Mr Dixit has the hierarchical level of minister of state, which is equal to the deputy secretary of state, although former foreign ministers Jaswant Singh and Yashwant Sinha have played host to Mr Armitage.
Even as meetings with Prime Minister Manmohan Singh and Foreign Minister Kunwar Natwar Singh have been lined up, the message is nevertheless clear. Being politely described as a break from tradition, the strict application of protocol for the powerful American trouble shooter is being interpreted in various ways, with one of them happening to involve Pakistan.
According to a dispatch from New York, the Kolkata-based Telegraph newspaper says Mr Armitage would be getting New Delhi to put its cards on the table about its vision for the US-India relations.
Prime Minister Singh last week reiterated India's resolve against sending troops to Iraq. Washington wants this to change with the assumption of a new "sovereign" Iraqi government in Baghdad.
"In a message pregnant with implications for the United Progressive Alliance government's Iraq policy", The Telegraph said. It said the Bush administration has virtually scuttled at the eleventh hour the appointment of former foreign secretary Salman Haidar to the high-profile job of UN representative in Iraq.
Washington, according to the report, is pressing UN secretary- general Kofi Annan to choose Ashraf Jehangir Qazi, Pakistan's ambassador to the US, instead of Haidar for the sensitive assignment of leading the world body back into Baghdad.

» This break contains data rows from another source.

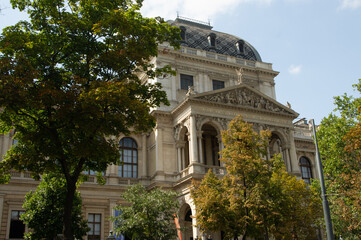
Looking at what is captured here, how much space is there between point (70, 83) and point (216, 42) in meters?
29.1

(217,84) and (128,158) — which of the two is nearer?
(128,158)

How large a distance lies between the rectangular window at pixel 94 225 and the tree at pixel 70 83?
13947 mm

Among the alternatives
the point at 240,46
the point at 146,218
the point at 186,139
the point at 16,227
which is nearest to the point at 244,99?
the point at 186,139

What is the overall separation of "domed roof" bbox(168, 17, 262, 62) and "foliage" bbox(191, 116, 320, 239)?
20709 millimetres

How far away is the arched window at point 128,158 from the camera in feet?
113

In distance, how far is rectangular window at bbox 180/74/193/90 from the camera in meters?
38.8

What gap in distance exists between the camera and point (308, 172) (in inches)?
1738

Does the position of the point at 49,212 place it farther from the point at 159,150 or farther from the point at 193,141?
→ the point at 193,141

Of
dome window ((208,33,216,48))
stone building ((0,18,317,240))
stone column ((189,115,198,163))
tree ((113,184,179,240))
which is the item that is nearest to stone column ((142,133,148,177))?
stone building ((0,18,317,240))

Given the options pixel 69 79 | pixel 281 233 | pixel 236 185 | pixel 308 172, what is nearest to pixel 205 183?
pixel 236 185

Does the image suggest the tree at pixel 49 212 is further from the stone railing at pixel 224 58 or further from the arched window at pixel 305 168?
the arched window at pixel 305 168

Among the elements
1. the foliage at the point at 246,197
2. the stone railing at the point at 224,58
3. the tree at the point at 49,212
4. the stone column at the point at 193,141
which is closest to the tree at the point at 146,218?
the foliage at the point at 246,197

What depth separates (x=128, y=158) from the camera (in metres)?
35.1

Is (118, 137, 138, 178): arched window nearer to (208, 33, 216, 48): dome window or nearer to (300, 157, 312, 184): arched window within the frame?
(208, 33, 216, 48): dome window
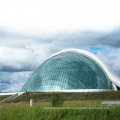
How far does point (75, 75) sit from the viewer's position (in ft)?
135

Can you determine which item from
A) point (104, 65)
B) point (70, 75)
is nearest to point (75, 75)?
point (70, 75)

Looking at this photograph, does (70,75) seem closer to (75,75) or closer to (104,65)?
(75,75)

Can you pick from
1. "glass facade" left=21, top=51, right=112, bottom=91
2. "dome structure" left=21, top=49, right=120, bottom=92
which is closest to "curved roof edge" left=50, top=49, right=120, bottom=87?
"dome structure" left=21, top=49, right=120, bottom=92

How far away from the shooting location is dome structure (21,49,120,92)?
132ft

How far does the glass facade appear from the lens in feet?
132

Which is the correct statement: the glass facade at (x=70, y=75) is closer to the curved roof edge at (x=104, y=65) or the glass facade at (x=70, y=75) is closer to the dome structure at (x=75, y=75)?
the dome structure at (x=75, y=75)

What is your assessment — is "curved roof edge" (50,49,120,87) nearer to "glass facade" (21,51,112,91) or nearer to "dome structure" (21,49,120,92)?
"dome structure" (21,49,120,92)

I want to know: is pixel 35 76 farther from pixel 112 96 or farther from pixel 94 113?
pixel 94 113

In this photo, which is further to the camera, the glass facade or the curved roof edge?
the curved roof edge

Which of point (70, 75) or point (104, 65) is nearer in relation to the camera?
point (70, 75)

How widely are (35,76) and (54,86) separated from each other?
717cm

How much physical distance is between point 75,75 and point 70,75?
37.8 inches

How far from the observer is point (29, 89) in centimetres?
4344

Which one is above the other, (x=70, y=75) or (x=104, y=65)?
(x=104, y=65)
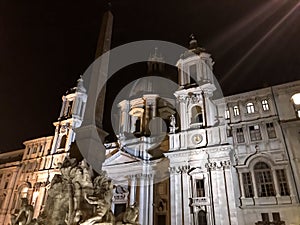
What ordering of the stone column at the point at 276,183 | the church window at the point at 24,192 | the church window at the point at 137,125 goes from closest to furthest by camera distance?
the stone column at the point at 276,183 → the church window at the point at 24,192 → the church window at the point at 137,125

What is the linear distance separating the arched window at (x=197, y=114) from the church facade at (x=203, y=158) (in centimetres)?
12

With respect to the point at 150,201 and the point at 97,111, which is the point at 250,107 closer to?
the point at 150,201

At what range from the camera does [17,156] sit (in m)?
42.2

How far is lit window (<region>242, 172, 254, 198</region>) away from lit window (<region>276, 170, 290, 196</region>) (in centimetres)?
231

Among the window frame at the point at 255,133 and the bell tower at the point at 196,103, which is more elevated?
the bell tower at the point at 196,103

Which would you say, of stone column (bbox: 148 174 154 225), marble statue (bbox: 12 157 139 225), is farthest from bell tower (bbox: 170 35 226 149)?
marble statue (bbox: 12 157 139 225)

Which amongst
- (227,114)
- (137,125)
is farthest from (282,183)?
(137,125)

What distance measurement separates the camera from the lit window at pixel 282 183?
68.3 feet

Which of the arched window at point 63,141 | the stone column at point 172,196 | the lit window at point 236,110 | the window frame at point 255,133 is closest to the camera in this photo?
the stone column at point 172,196

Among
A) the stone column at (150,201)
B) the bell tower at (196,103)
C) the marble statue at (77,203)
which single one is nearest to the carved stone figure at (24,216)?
the marble statue at (77,203)

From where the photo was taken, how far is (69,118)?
121 ft

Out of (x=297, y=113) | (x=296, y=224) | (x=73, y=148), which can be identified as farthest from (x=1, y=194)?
(x=297, y=113)

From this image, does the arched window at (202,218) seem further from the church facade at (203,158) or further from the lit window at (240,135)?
the lit window at (240,135)

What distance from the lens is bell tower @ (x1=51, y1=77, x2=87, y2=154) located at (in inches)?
1405
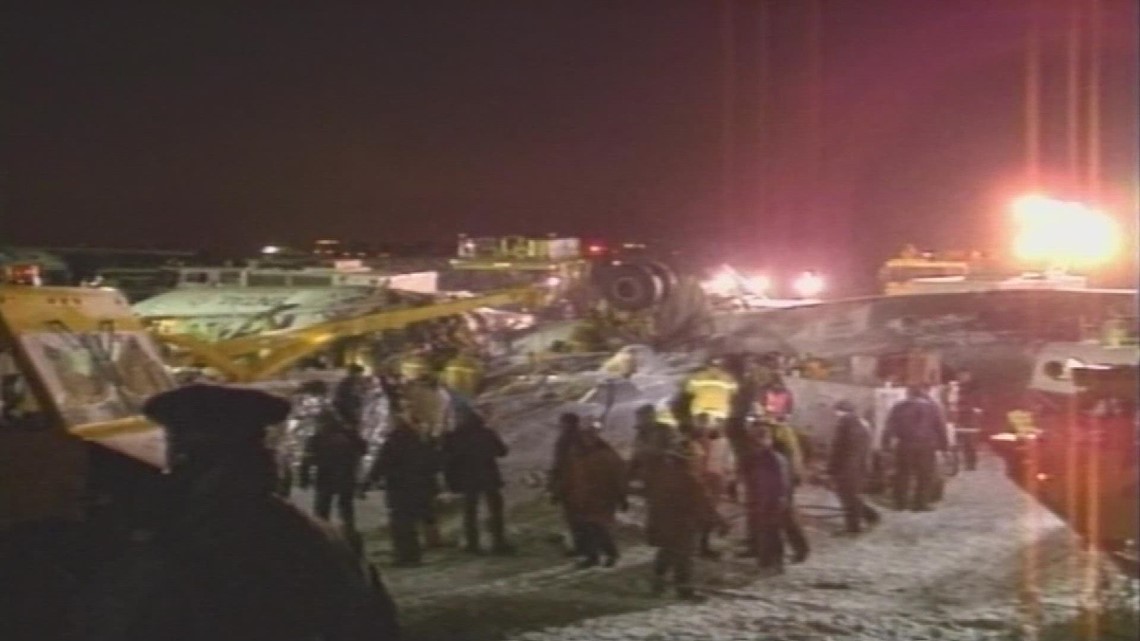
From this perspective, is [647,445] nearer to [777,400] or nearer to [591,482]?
[591,482]

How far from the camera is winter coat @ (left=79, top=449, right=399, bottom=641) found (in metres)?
2.00

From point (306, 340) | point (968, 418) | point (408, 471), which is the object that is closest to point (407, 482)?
point (408, 471)

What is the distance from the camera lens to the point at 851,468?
2.20m

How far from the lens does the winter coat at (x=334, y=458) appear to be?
216 cm

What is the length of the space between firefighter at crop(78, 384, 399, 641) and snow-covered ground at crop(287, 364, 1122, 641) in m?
0.10

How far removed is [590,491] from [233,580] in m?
0.55

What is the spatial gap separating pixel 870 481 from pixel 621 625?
44 centimetres

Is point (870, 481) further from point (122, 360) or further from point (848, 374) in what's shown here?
point (122, 360)

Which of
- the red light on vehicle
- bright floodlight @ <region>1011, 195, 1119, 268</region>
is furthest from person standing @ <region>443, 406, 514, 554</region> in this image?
bright floodlight @ <region>1011, 195, 1119, 268</region>

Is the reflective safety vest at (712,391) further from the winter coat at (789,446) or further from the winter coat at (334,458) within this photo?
the winter coat at (334,458)

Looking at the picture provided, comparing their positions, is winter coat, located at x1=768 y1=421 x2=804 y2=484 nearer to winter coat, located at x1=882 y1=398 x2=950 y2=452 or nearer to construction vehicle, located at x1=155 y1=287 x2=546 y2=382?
winter coat, located at x1=882 y1=398 x2=950 y2=452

The new government is also keen to exploit the embarrassing silence of the Vajpayee administration over the humiliation of former defence minister George Fernandes, who was strip-searched at the Dulles airport when he was on an official visit to Washington.
One newspaper quoted an unidentified official source as expressing his outrage over the manner in which Jaswant Singh would fly off to meet the then Deputy Secretary of State Strobe Talbott, his junior in protocol terms, "whenever Talbott phoned or sent a fax from Rome or Tokyo", which was "demeaning".
On the charitable side, the fact that Armitage is being hosted by Dixit suggests the Indian foreign ministry is not letting protocol come in the way of diplomacy. Strictly speaking, the visiting US deputy secretary of state's counterpart is either E. Ahmed or Rao Inderjit Singh, both ministers of state in the Ministry of External Affairs, The Times of India said.
The upright positions of the new Congress-led government on Iraq since assuming power have exasperated Washington, where officials make no secret of their displeasure over Foreign Minister Natwar Singh's firm refusal to endorse the Vajpayee government's position that India and the US are "natural allies".
Mr Singh said in Washington last month that "I don't think one should go as far as that", and warned against becoming "prisoners of cliches". The Telegraph said that the United States was expected to use both carrots and sticks.
One stick in the American quiver may be used against India any day and may come in the form of crippling anti-dumping duties on shrimp exported to the US. India supplies 12 per cent of shrimp imported into the US. India exported shrimp worth $400 million to the US in 2003.
An equally powerful stick that the US may wield is to go slow on high-technology trade with India, including the sale of dual civilian-military technology and goods, painstakingly worked out with the Vajpayee government. "If India accommodates the US, this stick may turn into a carrot and such sales may be speeded up," The Telegraph said.